むしろいつもよりすっきりとした目覚めだった。
布団のぬくもりが気持ちいい。
ゆっくり身体を起こす。どこも変に熱くも痛くもない。身体が濡れているということもない。シーツも服も、きれいなものに変えられている。あのあと早坂がやってくれたんだろうか。
ベッドから下りようとしたとき、丁度早坂が入ってきた。
「具合はいかがですか」
具合……
別に、平気だ、いたって普通……
昨日のことは夢じゃなかったんだろうか。そんな風にも思えてくる。
「熱は……なさそうですね」
額に手を当てられる。ガキじゃないんだからと思ったけれど、何故か素直に受け入れてしまった。
「今日は学校、どうされますか?」
休むに違いない、と思いこんで訊いてきているのが分かって、カチンときた。自分はそんなに軟弱じゃない。

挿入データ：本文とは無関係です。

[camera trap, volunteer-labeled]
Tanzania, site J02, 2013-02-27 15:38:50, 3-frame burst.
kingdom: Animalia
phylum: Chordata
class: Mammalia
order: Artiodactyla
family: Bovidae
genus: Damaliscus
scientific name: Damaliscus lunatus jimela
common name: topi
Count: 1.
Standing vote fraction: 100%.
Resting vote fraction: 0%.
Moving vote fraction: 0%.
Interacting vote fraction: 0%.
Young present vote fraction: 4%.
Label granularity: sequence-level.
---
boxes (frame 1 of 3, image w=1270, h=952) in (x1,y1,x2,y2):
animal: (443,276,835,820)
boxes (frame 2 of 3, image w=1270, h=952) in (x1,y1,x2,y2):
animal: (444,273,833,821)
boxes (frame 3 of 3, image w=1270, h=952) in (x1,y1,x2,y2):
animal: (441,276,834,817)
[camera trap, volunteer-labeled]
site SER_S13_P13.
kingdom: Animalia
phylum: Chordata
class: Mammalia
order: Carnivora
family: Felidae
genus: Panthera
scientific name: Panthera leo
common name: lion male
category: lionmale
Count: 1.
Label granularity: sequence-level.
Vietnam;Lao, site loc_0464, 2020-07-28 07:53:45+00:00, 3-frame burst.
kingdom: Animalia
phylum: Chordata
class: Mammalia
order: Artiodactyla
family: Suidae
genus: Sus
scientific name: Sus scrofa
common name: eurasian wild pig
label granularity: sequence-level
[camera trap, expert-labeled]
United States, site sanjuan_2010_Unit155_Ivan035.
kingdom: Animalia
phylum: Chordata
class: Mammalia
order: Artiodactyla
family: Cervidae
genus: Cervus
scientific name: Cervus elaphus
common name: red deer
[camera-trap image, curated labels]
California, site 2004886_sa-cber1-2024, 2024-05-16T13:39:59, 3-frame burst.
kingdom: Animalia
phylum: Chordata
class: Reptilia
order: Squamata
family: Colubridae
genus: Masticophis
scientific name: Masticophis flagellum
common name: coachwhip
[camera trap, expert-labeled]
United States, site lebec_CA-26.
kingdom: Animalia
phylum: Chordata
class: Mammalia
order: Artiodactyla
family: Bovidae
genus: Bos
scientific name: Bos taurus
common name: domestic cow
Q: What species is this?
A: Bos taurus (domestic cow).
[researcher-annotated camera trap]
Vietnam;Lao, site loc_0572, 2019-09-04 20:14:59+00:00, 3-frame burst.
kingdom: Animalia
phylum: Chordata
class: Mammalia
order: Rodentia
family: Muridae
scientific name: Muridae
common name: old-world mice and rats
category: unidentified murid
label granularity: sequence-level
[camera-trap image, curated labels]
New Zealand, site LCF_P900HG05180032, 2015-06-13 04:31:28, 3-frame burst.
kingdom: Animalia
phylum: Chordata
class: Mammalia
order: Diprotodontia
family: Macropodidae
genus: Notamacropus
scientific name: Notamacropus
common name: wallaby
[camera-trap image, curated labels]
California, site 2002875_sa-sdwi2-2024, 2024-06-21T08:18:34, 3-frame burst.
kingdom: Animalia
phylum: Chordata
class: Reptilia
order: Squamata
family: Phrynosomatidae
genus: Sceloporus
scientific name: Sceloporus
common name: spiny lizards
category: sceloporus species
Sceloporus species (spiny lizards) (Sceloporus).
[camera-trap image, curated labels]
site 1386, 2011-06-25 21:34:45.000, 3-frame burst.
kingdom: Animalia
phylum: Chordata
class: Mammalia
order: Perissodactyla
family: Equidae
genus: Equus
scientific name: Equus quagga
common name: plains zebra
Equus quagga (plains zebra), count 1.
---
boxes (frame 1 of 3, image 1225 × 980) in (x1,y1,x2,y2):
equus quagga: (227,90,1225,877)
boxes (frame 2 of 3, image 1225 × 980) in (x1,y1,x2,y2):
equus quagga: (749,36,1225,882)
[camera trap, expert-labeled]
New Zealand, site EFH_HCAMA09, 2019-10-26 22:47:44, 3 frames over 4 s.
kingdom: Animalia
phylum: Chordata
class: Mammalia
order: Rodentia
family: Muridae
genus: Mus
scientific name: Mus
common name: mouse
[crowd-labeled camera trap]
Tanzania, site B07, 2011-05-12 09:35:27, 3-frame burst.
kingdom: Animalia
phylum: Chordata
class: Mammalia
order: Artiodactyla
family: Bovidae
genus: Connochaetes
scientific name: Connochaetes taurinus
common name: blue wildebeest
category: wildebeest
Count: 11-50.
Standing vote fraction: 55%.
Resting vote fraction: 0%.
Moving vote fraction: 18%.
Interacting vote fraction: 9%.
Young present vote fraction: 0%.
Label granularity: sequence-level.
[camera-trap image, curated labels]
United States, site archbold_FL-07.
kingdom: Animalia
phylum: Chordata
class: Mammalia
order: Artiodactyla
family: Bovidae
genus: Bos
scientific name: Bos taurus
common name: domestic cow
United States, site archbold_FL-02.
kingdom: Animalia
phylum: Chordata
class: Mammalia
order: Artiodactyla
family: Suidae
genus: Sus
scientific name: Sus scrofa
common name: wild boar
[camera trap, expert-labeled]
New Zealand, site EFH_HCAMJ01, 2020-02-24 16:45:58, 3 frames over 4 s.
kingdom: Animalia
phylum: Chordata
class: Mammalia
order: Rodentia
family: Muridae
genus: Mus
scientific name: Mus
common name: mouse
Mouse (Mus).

「どうするって、行くに決まってんだろ、テスト前なのに休むわけにいくか」
「じゃあこれをお持ちください」
渡されたのは小さなジッパー袋。中にはあの錠剤が入っていた。いらつきが一気にMAXになる。何でこいつはタイミングが悪いというか……こいつのやることなすこと、いちいち勘に触るのだろう。
「いらねえよ」
嫌なこと思い出させやがって。
「ですが……」
「単に体調が悪かっただけなんだよ。もうすっかり平気だし」
「ですが、何が起こるか分かりませんので」
「何が……って、何だよ」
睨みつける。でも早坂は引かなかった。